[Recorded data]
++++++

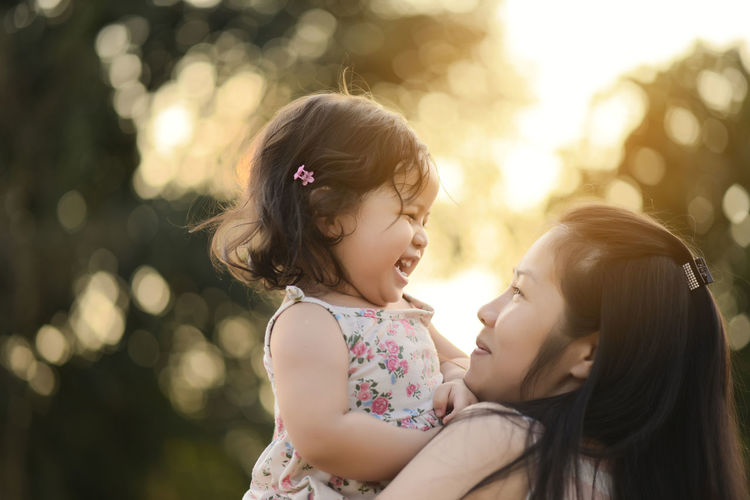 Sweet Beautiful baby girl with hug of mother and playing. Happy loving family kissing and hugging. Bonding Childhood Close-up Cute Daughter Day Family Family With One Child Focus On Foreground Girls Happiness Leisure Activity Lifestyles Love Mother Nature Outdoors People Real People Side View Smiling Togetherness Tree Young Adult Young Women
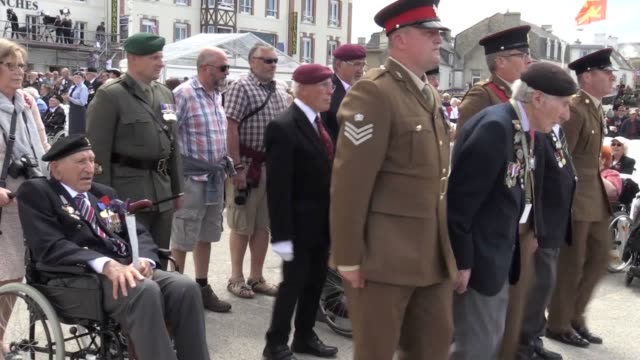 a memorial service parade and military flypast is held in the town of arromanches to mark the 75th anniversary of the dday landings - d day stock-videos und b-roll-filmmaterial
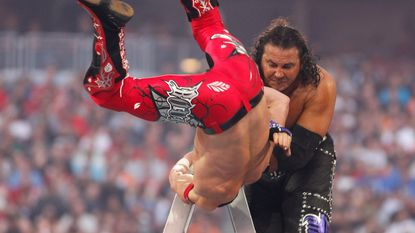 WWE Superstar Matt Hardy sends Evan Bourne to the mat during the Money in the Bank match at WrestleMania XXVI on March 28, 2010, at University of Phoenix Stadium in Glendale, Ariz.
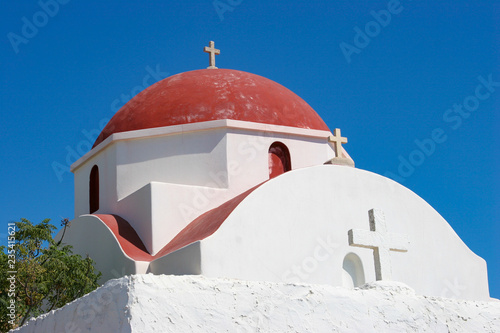 Fotografie, Obraz  White Church with a Red Dome set against the beautiful blue skies of Mykonos, Gr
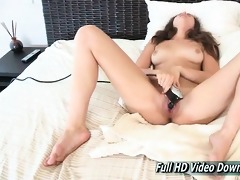 bailey uses the vintage sex tool on the bed for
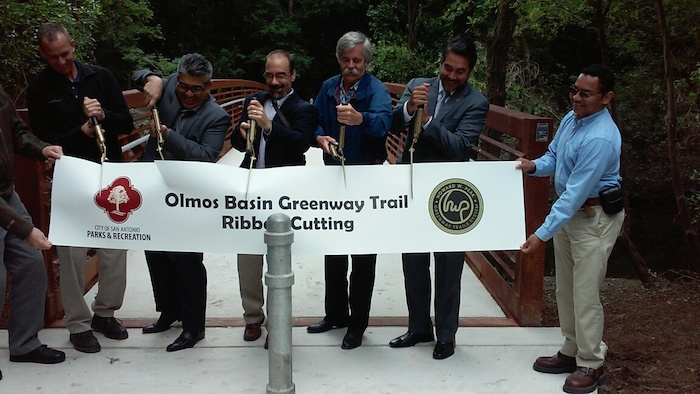 (From right to left with shears in hand) Councilmember Roberto Treviño (D1), former Mayor Howard Peak,Parks and Recreation Special Projects Manager Brandon Ross, and Parks and Recreation Director Xavier Urrutia cut the ceremonial ribbon for the Olmos Basin Park trailway.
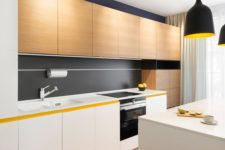 27 a modern kitchen with white and light-colored wooden cabinets and some black touches for an eye-catchy look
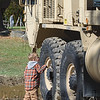 Dylan Liimatainen sees just how big a military vehicle is at Saturday's Woronoco Heights Outdoor Adventure event at the Moses Scout Reservation.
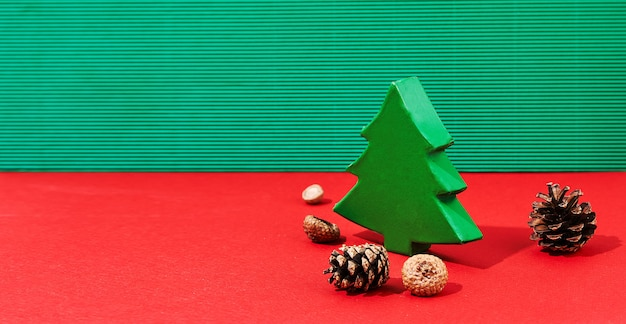 緑のギフトボックスと松ぼっくりのクリスマスバナー。伝統的な色と厳しい影のクリスマスツリー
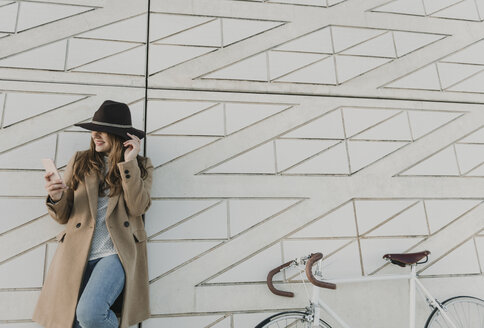 Young hipster woman near to a bicycle holding a phone - AHSF00058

++++++

Output every entry above verbatim, but leave out the pictures.

 Sweet Beautiful baby girl with hug of mother and playing. Happy loving family kissing and hugging. Bonding Childhood Close-up Cute Daughter Day Family Family With One Child Focus On Foreground Girls Happiness Leisure Activity Lifestyles Love Mother Nature Outdoors People Real People Side View Smiling Togetherness Tree Young Adult Young Women
 a memorial service parade and military flypast is held in the town of arromanches to mark the 75th anniversary of the dday landings - d day stock-videos und b-roll-filmmaterial
 WWE Superstar Matt Hardy sends Evan Bourne to the mat during the Money in the Bank match at WrestleMania XXVI on March 28, 2010, at University of Phoenix Stadium in Glendale, Ariz.
 Fotografie, Obraz  White Church with a Red Dome set against the beautiful blue skies of Mykonos, Gr
 bailey uses the vintage sex tool on the bed for
 (From right to left with shears in hand) Councilmember Roberto Treviño (D1), former Mayor Howard Peak,Parks and Recreation Special Projects Manager Brandon Ross, and Parks and Recreation Director Xavier Urrutia cut the ceremonial ribbon for the Olmos Basin Park trailway.
 27 a modern kitchen with white and light-colored wooden cabinets and some black touches for an eye-catchy look
 Dylan Liimatainen sees just how big a military vehicle is at Saturday's Woronoco Heights Outdoor Adventure event at the Moses Scout Reservation.
 緑のギフトボックスと松ぼっくりのクリスマスバナー。伝統的な色と厳しい影のクリスマスツリー
 Young hipster woman near to a bicycle holding a phone - AHSF00058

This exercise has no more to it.